:: 本文

無駄じゃ無駄じゃ(?)

すべては無駄なんじゃよ

昭和唱和ショー「算盤」

 先日の『挿しす世相史』の方で「完全オンライン化」について触れました際に、算盤も扱ってみようかと思い至りましたので、今回は珍しく予告通りの内容です。

 そもそも「算盤」という字すら、平成っ子には読めますまい。

 ソロバンですね。って、片仮名で書いても物が想像できないか。

f:id:sammadaisensei:20160816142323j:plain こんなのです。

 

 上の珠(たま)が「5」を表しているので、縦一列の5つの珠で1~9までを表せるという事です。

 でも、ワタクシも両親の田舎でだったか見た事が有りますが、もっと古い物には上段の珠が2つの物も有りました。

 

 今、電子計算機が無い家は有るかもしれませんが、昔は算盤が無い家というのは、かなり特殊というか、無かったのではないかと思います。

::::
:: 資料

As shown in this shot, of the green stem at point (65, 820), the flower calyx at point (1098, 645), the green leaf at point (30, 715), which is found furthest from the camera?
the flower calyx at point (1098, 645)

::::

_設問_.
1. 本文から、「f:id:sammadais」から「ったのではないかと思います。」までを、「ったのではないかと思います。」も含めて引用せよ。
2. 本文について、次の問いに答えよ。
(a) 算盤の上の珠は何を表しているか。
(b) もっと古い算盤では、上段の珠はいくつあったか。
(c) 先日の『挿しす世相史』で触れた話題は何か。

_解答_.
1.
f:id:sammadaisensei:20160816142323j:plain こんなのです。

 

 上の珠(たま)が「5」を表しているので、縦一列の5つの珠で1~9までを表せるという事です。

 でも、ワタクシも両親の田舎でだったか見た事が有りますが、もっと古い物には上段の珠が2つの物も有りました。

 

 今、電子計算機が無い家は有るかもしれませんが、昔は算盤が無い家というのは、かなり特殊というか、無かったのではないかと思います。

2.
(a) 「5」
(b) 2つ
(c) 「完全オンライン化」